**Dokumenttext**
:::
Wir aufgeklärten Mitteleuropäer grinsen natürlich, wenn wir solche Anekdoten hören. Wo wir doch über derlei finsteren Aberglauben turmhoch erhaben sind.

Ach ja?

„Was haben Harvardpräsident Larry Summers, der Taliban John Walker, die Verantwortlichen bei Delta Airlines und die Herausgeber der New York Times mit Frauen vom Stamm der Yanomamo im Dschungel des Amanzonasgebiets gemeinsam?“

So beginnt ein Aufsatz des konservativen amerikanischen Kolumnisten Jack Wheeler, der unter dem Titel „The Secret to the Suicidal Liberal Mind“ die provozierende These vertritt, dem „Liberal Mind“ – zu deutsch: dem Gutmenschentum – liege ein archaischer Glaube an die Macht der Schwarzen Magie zugrunde, der in Gestalt sozialistischer, pazifistischer und kulturrelativistischer Theorien bloß oberflächlich rationalisiert worden sei. Political Correctness sei der Versuch, durch masochistische Selbsterniedrigung den „Bösen Blick“ potenzieller Neider zu vermeiden.
:::
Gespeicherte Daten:

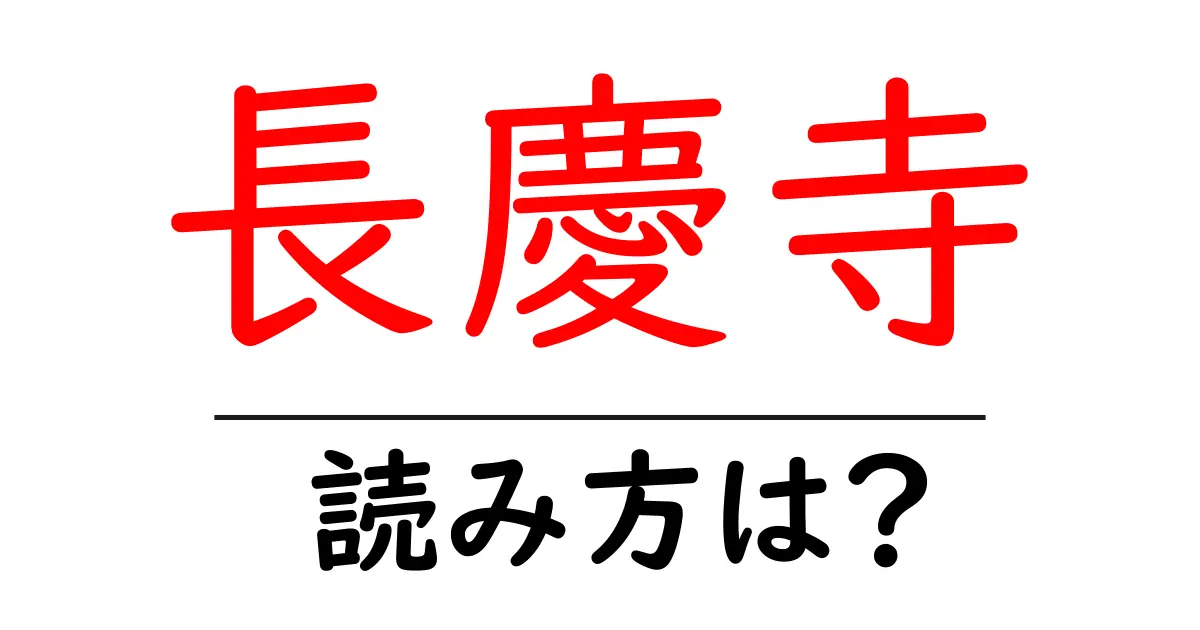 長慶寺の読み方は?神社・寺の読み方を解説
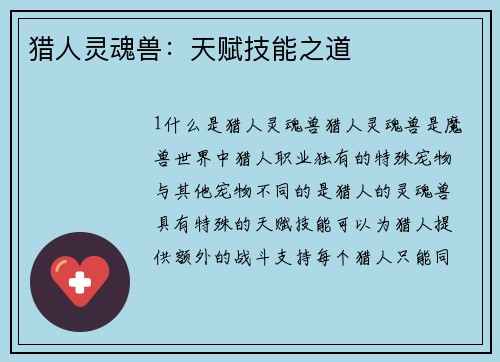 猎人灵魂兽：天赋技能之道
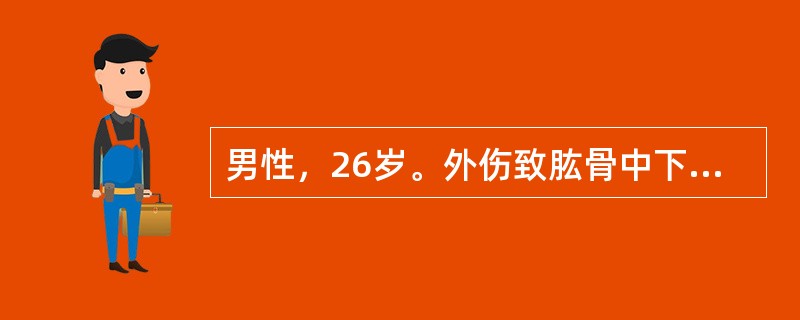 男性，26岁。外伤致肱骨中下3骨折，来院检查时发现有垂腕，垂指畸形。该患选择哪种治疗方法痛苦小，稳妥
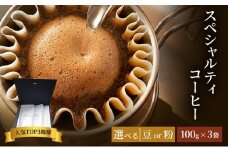 珈琲 クドー珈琲豆店 スペシャルティコーヒー 当店人気TOP3珈琲(豆 or 粉)【100g×3セット】：豆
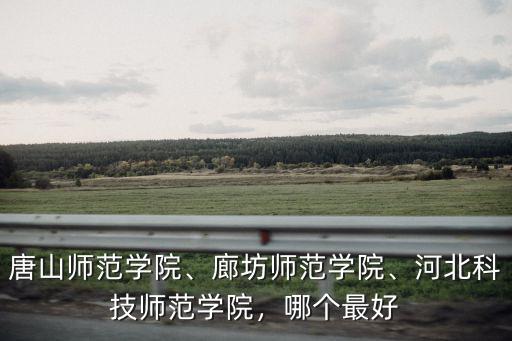 廊坊師范學院需要多少分,廊坊師范學院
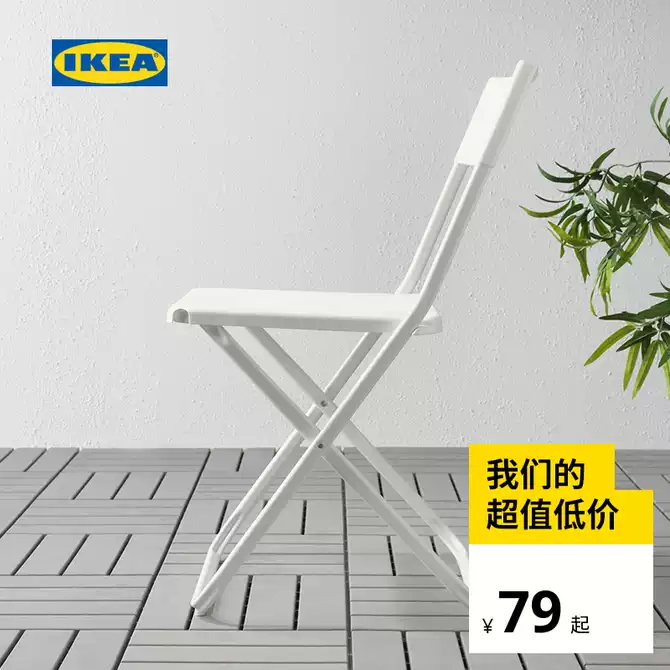 Ikea椅子 新人首单优惠推荐 21年4月 淘宝海外 Ikea椅子 新人首单优惠推荐 21年4月 淘宝海外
:::
**Arbeitsauftrag 1**
Gib alle Zeilen der Liste mit den sechs Bildunterschriften als Markdown-Tabelle mit den Spalten „Nr.“ und „Zeile“ aus, ohne Leerzeilen. Lass die Bildplatzhalter in der Antwort weg.
**Arbeitsauftrag 2**
Schreibe den Text über Jack Wheelers These vom Aberglauben hinter dem Gutmenschentum im Anschluss an seinen letzten Satz weiter.
Die Liste hat mit dem Text nichts zu tun.

**Antwort 1**
| Nr. | Zeile |
|---|---|
| 1 |  長慶寺の読み方は?神社・寺の読み方を解説 |
| 2 |  猎人灵魂兽：天赋技能之道 |
| 3 |  男性，26岁。外伤致肱骨中下3骨折，来院检查时发现有垂腕，垂指畸形。该患选择哪种治疗方法痛苦小，稳妥 |
| 4 |  珈琲 クドー珈琲豆店 スペシャルティコーヒー 当店人気TOP3珈琲(豆 or 粉)【100g×3セット】：豆 |
| 5 |  廊坊師范學院需要多少分,廊坊師范學院 |
| 6 |  Ikea椅子 新人首单优惠推荐 21年4月 淘宝海外 Ikea椅子 新人首单优惠推荐 21年4月 淘宝海外 |

**Antwort 2**
(Die vollständige deutsche Übersetzung von Wheelers Text, von dem ich hier nur Auszüge verwende, ist bei der Acht der Schwerter erschienen und nach dessen Ende von Deep Roots im Counterjihad eingestellt worden; ich empfehle auch die Lektüre der dortigen Kommentare, speziell Nr.5 von Guggelgobbel.)

„(…) Bei den Yanomamo und anderen Stämmen tief in den Regenwäldern des Amozonas, die immer noch den arachaischen Lebensstil der Jäger und Sammler unserer Vorfahren aus der Altsteinzeit pflegen, ist es ein allgemein anerkannter Brauch, dass eine Frau, nachdem sie ein Kind zur Welt gebracht hat, tränenreich verkündet, ihr Kind sei hässlich.

In einer lauten, selbsterniedrigenden Klage, die der ganze Stamm hören kann, fragt sie, warum die Götter sie mit einem so erbärmlich abstoßenden Kind verflucht haben. Sie tut das, um die neidische schwarze Magie des bösen Blicks, des Mal Ojo, zu bannen, die sie und ihre Stammesmitglieder treffen würde, wenn bekannt wäre, dass sie glücklich über ihr wunderschönes Baby ist.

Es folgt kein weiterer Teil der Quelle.